The FBM Team is working on developing industry specific examples of the safety plans, including examples of add on documents that are required by the plan such as health questionnaires, links to required signage, and best practices. These example plans will address questions that can arise when completing the plan and spark critical thinking about how to address some of the required actions. Just like you, the Team is working quickly to get these out but recognizes the need to make sure these examples are deliberate and thorough to be of the highest quality.

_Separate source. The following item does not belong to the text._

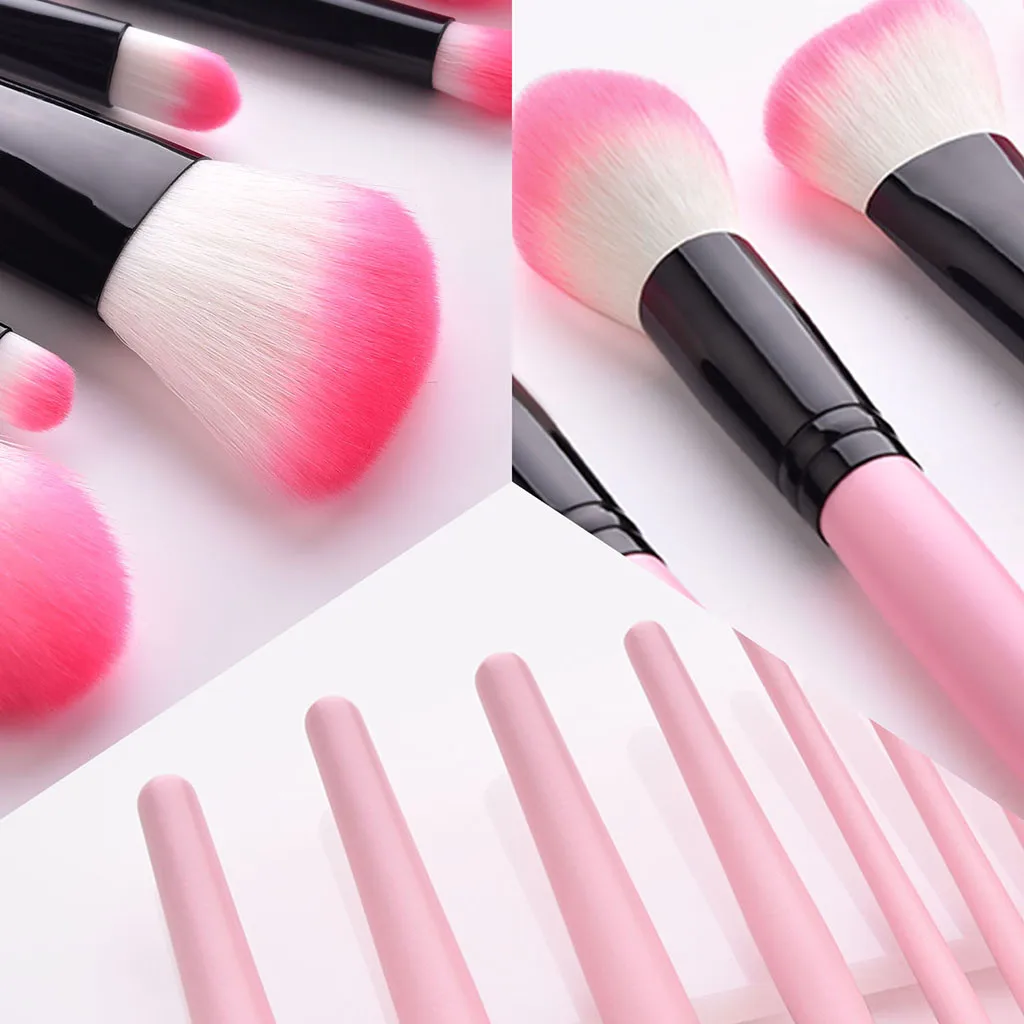 

16 wooden handle Makeup Brushes Professional High Quality Cosmetic Eye Shadow Eyebrow Lip Powder Foundation Make Up Brush 11.8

The FBM team will have these resources available to farms VERY SOON, so be sure to check back here or be on the lookout for an update email. In the meantime, getting started on completing your farms safety plan is a great way to jump start the holiday weekend. With nicer weather comes planting, chopping, more customers, and ultimately more opportunities for interaction that could cause the spread of illness. By working through the NYS Template Plan you can solidify your businesses preventative practices as well as identifying areas for improvement.
CCE Regional Specialists and others are available to help your business work through these written plans, please do not hesitate to reach out to them with questions or for guidance. It is important to remember that these regulations and the legislation surrounding them are coming out FASTER than we can get clarification- so there may be areas where there are no good answers to good questions. As our example plans come available you can use them to clarify any areas of confusion or further strengthen your farms Safety Plan.
The busy season is upon us, and with only so many hours in a day- one more form can seem near impossible to get to. We recognize this, we know that farming has small windows to get work done. But people’s health and safety does also deserve our attention during these unique times- of course a written plan won’t stop the spread of illness, but it may change people’s actions and those changes TRULY add up to reduce the spread. We will continue to notify you as our new resources become available.
By Kelsey O’Shea, Cornell Cooperative Extension. Permission granted to repost, quote, and reprint with author attribution.